Repeat exactly, please, the opening lines of the data below, through and including the line where "scientific name: Odocoileus hemionus" sits.
━━━━━ ENTRIES PROVIDED
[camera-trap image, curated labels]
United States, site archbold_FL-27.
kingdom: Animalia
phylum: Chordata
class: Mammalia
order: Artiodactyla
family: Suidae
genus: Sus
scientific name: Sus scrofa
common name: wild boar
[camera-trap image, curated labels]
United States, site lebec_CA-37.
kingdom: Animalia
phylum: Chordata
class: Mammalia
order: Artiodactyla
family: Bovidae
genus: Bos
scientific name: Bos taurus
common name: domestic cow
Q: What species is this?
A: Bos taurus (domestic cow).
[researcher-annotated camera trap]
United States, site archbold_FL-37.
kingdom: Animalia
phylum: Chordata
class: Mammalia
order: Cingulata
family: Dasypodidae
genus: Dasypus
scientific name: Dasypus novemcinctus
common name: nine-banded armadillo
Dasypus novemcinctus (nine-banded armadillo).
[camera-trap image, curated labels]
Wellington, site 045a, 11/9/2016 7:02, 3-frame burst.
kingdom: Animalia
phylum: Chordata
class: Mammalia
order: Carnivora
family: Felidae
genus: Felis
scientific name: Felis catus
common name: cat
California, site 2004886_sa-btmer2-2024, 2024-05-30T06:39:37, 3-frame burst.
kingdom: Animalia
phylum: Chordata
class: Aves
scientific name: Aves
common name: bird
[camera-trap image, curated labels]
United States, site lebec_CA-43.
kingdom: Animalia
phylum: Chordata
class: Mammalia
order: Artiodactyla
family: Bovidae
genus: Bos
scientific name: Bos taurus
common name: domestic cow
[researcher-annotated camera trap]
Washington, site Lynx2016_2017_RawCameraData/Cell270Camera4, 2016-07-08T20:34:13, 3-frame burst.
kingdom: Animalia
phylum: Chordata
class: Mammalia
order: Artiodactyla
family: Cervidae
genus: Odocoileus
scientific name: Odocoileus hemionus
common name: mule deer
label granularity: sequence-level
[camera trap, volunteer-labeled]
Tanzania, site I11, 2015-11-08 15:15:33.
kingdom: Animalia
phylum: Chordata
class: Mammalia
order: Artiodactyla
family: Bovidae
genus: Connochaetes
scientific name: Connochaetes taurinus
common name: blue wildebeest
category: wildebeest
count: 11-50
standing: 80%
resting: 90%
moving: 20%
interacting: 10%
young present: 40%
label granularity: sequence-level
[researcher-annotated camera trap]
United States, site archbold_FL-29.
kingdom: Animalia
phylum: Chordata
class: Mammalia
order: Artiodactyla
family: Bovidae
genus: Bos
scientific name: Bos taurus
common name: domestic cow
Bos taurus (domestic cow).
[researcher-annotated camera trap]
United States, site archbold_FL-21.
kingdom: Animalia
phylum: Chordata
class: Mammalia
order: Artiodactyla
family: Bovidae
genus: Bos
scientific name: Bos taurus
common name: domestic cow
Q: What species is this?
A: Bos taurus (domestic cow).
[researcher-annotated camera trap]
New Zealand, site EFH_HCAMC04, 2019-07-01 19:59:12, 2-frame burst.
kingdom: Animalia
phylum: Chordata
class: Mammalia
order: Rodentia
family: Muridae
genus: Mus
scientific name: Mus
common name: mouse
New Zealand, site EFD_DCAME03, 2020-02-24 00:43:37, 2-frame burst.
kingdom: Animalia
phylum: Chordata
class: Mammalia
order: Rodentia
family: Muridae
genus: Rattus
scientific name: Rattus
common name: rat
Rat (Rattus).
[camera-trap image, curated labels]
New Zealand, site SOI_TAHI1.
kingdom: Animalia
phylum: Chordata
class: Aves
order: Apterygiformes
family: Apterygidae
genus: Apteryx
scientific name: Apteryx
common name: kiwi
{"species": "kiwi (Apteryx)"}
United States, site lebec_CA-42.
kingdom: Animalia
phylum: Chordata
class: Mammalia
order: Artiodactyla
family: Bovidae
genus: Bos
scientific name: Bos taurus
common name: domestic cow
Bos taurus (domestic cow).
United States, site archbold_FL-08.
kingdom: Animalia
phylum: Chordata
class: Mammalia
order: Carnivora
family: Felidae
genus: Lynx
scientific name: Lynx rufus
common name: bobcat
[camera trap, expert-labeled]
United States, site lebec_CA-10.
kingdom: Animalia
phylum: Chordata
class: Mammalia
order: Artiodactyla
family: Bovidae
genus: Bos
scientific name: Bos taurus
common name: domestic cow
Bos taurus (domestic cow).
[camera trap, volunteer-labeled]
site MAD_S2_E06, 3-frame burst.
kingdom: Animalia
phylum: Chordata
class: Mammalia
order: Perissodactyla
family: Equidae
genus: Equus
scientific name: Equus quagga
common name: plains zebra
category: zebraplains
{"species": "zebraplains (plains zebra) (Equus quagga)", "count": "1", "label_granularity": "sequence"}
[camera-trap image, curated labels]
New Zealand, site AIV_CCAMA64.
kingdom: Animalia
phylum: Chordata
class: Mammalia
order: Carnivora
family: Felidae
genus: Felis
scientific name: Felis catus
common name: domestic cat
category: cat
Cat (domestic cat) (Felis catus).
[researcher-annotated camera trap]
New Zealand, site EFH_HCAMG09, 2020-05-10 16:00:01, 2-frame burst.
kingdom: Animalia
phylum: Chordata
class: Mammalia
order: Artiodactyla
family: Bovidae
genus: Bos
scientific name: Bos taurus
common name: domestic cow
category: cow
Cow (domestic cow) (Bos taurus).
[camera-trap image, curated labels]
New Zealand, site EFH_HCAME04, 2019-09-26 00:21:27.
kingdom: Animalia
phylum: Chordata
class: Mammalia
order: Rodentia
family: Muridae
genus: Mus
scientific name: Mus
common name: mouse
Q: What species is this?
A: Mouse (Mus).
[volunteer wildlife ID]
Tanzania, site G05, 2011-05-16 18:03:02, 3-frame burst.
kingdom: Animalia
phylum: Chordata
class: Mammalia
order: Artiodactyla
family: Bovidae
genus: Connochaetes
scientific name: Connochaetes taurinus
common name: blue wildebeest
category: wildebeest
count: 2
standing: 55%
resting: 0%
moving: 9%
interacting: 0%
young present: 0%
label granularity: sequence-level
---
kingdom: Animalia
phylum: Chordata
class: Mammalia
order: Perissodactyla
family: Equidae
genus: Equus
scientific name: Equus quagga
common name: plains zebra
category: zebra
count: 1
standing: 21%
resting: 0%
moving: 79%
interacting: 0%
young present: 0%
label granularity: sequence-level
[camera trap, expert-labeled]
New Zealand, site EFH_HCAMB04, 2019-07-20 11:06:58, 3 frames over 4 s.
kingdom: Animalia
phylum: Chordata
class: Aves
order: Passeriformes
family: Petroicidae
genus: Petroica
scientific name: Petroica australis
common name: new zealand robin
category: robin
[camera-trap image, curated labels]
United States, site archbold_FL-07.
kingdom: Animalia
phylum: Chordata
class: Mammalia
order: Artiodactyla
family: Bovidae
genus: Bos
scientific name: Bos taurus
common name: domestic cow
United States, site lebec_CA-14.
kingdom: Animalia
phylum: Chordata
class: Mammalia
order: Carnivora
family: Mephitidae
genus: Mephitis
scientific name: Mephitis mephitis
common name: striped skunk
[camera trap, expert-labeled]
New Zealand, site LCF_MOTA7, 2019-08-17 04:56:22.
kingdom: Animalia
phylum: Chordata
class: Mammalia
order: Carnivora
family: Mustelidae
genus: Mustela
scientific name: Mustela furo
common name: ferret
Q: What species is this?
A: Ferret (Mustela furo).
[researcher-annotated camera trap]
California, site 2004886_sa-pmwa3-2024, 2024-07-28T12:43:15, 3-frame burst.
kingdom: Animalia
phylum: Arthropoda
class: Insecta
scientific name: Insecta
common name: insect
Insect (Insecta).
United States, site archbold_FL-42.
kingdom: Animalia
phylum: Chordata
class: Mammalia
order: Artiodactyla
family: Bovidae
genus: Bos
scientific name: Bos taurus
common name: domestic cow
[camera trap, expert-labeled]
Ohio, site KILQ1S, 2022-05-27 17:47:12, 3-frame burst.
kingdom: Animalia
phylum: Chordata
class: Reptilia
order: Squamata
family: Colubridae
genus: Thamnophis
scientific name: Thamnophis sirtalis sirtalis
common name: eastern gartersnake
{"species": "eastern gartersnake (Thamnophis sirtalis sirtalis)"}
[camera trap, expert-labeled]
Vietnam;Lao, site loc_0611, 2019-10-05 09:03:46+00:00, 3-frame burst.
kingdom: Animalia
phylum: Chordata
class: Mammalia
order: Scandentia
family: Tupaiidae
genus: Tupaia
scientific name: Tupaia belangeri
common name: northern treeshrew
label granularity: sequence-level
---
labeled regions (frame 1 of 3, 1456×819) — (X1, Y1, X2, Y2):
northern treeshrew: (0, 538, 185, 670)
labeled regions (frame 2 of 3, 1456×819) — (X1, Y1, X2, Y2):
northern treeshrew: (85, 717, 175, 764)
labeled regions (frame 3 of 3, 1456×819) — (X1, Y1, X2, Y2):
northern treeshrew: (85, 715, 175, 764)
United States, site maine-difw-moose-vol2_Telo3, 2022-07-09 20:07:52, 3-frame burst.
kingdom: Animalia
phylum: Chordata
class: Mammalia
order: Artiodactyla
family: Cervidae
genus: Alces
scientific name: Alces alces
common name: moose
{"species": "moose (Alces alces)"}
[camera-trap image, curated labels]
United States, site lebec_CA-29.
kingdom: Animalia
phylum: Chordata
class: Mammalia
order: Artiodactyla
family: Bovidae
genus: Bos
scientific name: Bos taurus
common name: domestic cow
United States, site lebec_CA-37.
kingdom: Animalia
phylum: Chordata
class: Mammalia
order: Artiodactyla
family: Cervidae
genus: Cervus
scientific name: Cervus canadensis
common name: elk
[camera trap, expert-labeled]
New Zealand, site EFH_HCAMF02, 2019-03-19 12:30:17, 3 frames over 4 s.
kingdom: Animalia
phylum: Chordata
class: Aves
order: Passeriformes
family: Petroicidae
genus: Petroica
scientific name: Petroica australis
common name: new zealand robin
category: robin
━━━━━━━━━━
→ SOLUTION FOR THIS TASK:
[camera-trap image, curated labels]
United States, site archbold_FL-27.
kingdom: Animalia
phylum: Chordata
class: Mammalia
order: Artiodactyla
family: Suidae
genus: Sus
scientific name: Sus scrofa
common name: wild boar
[camera-trap image, curated labels]
United States, site lebec_CA-37.
kingdom: Animalia
phylum: Chordata
class: Mammalia
order: Artiodactyla
family: Bovidae
genus: Bos
scientific name: Bos taurus
common name: domestic cow
Q: What species is this?
A: Bos taurus (domestic cow).
[researcher-annotated camera trap]
United States, site archbold_FL-37.
kingdom: Animalia
phylum: Chordata
class: Mammalia
order: Cingulata
family: Dasypodidae
genus: Dasypus
scientific name: Dasypus novemcinctus
common name: nine-banded armadillo
Dasypus novemcinctus (nine-banded armadillo).
[camera-trap image, curated labels]
Wellington, site 045a, 11/9/2016 7:02, 3-frame burst.
kingdom: Animalia
phylum: Chordata
class: Mammalia
order: Carnivora
family: Felidae
genus: Felis
scientific name: Felis catus
common name: cat
California, site 2004886_sa-btmer2-2024, 2024-05-30T06:39:37, 3-frame burst.
kingdom: Animalia
phylum: Chordata
class: Aves
scientific name: Aves
common name: bird
[camera-trap image, curated labels]
United States, site lebec_CA-43.
kingdom: Animalia
phylum: Chordata
class: Mammalia
order: Artiodactyla
family: Bovidae
genus: Bos
scientific name: Bos taurus
common name: domestic cow
[researcher-annotated camera trap]
Washington, site Lynx2016_2017_RawCameraData/Cell270Camera4, 2016-07-08T20:34:13, 3-frame burst.
kingdom: Animalia
phylum: Chordata
class: Mammalia
order: Artiodactyla
family: Cervidae
genus: Odocoileus
scientific name: Odocoileus hemionus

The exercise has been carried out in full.